**REQUIRED TASK:**
Give back the line where "What is the precise" appears and all the lines after it until the listing ends, unchanged and with nothing else.

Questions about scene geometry
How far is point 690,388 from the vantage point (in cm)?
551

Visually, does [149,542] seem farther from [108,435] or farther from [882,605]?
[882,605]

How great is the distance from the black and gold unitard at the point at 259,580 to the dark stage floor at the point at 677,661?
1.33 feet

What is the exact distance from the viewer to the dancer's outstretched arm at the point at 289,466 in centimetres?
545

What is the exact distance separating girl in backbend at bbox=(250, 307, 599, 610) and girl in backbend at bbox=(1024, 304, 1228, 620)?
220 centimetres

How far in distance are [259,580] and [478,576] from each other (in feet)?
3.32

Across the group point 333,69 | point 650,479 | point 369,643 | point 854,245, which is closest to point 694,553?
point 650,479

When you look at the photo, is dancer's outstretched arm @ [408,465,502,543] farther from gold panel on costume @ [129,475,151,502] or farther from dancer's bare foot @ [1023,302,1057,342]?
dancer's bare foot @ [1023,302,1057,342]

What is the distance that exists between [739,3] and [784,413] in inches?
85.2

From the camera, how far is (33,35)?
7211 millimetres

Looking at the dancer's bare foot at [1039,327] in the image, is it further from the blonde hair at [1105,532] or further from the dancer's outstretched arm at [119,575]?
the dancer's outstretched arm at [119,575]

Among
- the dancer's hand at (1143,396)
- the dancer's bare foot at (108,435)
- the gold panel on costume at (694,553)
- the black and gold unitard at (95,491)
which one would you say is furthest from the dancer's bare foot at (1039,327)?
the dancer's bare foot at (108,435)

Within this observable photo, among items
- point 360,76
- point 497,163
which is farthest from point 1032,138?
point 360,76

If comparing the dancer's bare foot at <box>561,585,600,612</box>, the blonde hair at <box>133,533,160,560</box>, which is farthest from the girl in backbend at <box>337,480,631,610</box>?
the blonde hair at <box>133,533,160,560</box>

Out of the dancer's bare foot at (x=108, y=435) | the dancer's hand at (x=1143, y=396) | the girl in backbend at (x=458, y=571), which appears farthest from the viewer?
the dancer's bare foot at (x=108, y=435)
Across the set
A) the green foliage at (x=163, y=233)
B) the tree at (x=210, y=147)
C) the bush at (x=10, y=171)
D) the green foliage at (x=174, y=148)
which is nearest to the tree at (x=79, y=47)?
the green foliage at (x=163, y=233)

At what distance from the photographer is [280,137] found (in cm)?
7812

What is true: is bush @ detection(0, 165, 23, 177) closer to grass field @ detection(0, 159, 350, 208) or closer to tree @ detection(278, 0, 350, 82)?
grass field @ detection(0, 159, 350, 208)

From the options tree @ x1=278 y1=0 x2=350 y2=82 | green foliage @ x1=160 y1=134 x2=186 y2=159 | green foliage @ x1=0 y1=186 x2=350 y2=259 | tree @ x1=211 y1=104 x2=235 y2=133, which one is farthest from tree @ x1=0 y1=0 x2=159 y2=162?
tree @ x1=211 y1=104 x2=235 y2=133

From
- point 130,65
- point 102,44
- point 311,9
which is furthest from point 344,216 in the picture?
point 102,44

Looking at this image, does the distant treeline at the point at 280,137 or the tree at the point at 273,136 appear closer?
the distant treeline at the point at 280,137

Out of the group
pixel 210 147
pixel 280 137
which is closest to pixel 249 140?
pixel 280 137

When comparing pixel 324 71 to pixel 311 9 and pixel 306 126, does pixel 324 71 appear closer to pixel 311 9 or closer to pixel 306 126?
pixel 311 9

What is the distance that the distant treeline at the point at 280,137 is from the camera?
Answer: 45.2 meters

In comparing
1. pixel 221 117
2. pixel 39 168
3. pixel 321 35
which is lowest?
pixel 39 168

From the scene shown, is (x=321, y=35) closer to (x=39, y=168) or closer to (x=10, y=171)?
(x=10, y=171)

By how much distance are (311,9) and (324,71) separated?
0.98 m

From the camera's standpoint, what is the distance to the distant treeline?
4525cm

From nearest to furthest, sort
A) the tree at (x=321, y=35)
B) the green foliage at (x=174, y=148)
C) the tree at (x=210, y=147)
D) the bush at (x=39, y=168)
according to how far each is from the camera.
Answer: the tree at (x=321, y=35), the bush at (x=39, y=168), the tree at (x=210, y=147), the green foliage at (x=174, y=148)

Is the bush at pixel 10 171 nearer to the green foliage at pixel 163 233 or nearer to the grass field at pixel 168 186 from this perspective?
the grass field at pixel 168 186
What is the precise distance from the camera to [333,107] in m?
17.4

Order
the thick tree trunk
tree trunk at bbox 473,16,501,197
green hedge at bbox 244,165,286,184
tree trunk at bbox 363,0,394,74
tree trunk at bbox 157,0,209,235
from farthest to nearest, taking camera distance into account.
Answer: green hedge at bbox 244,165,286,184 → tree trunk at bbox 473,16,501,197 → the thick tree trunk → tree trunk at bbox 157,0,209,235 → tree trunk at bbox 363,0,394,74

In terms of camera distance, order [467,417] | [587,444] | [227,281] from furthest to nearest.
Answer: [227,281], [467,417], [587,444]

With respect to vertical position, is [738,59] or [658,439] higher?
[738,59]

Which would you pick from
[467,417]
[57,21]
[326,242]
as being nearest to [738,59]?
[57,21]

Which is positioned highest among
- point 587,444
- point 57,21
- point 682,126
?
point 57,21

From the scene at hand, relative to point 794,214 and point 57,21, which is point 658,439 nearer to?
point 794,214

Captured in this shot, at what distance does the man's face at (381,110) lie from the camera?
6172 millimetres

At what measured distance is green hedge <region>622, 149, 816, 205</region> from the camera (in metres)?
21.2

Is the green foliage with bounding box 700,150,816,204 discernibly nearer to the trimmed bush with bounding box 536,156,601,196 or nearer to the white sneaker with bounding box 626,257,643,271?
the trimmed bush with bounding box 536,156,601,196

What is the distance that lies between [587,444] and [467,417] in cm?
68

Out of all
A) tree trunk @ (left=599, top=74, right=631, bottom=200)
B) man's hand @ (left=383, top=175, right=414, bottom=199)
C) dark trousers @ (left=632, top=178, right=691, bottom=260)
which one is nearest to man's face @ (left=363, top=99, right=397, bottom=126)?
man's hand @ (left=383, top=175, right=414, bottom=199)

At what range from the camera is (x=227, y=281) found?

**CORRECT OUTPUT:**
What is the precise distance from the camera to [333,107] in m?
17.4

Order
the thick tree trunk
tree trunk at bbox 473,16,501,197
green hedge at bbox 244,165,286,184
tree trunk at bbox 363,0,394,74
tree trunk at bbox 157,0,209,235
from farthest to nearest, taking camera distance into account.
Answer: green hedge at bbox 244,165,286,184 → tree trunk at bbox 473,16,501,197 → the thick tree trunk → tree trunk at bbox 157,0,209,235 → tree trunk at bbox 363,0,394,74

In terms of camera distance, order [467,417] | [587,444] | [227,281] from furthest to nearest.
Answer: [227,281], [467,417], [587,444]

With respect to vertical position, is [738,59] or [658,439] higher?
[738,59]

Which would you pick from
[467,417]
[57,21]
[326,242]
as being nearest to [738,59]?
[57,21]

Which is positioned highest among
- point 587,444
- point 57,21
- point 682,126
?
point 57,21

From the scene at hand, relative to point 794,214 and point 57,21, which is point 658,439 nearer to?
point 794,214

Captured in this shot, at what distance does the man's face at (381,110) lie from the camera?
6172 millimetres

At what measured distance is green hedge <region>622, 149, 816, 205</region> from the camera (in metres)?
21.2

Is the green foliage with bounding box 700,150,816,204 discernibly nearer to the trimmed bush with bounding box 536,156,601,196 or nearer to the white sneaker with bounding box 626,257,643,271?
the trimmed bush with bounding box 536,156,601,196

What is the distance that lies between [587,444] and [467,417] in cm?
68

Out of all
A) tree trunk @ (left=599, top=74, right=631, bottom=200)
B) man's hand @ (left=383, top=175, right=414, bottom=199)
C) dark trousers @ (left=632, top=178, right=691, bottom=260)
which one is nearest to man's face @ (left=363, top=99, right=397, bottom=126)?
man's hand @ (left=383, top=175, right=414, bottom=199)

At what range from the camera is (x=227, y=281) found?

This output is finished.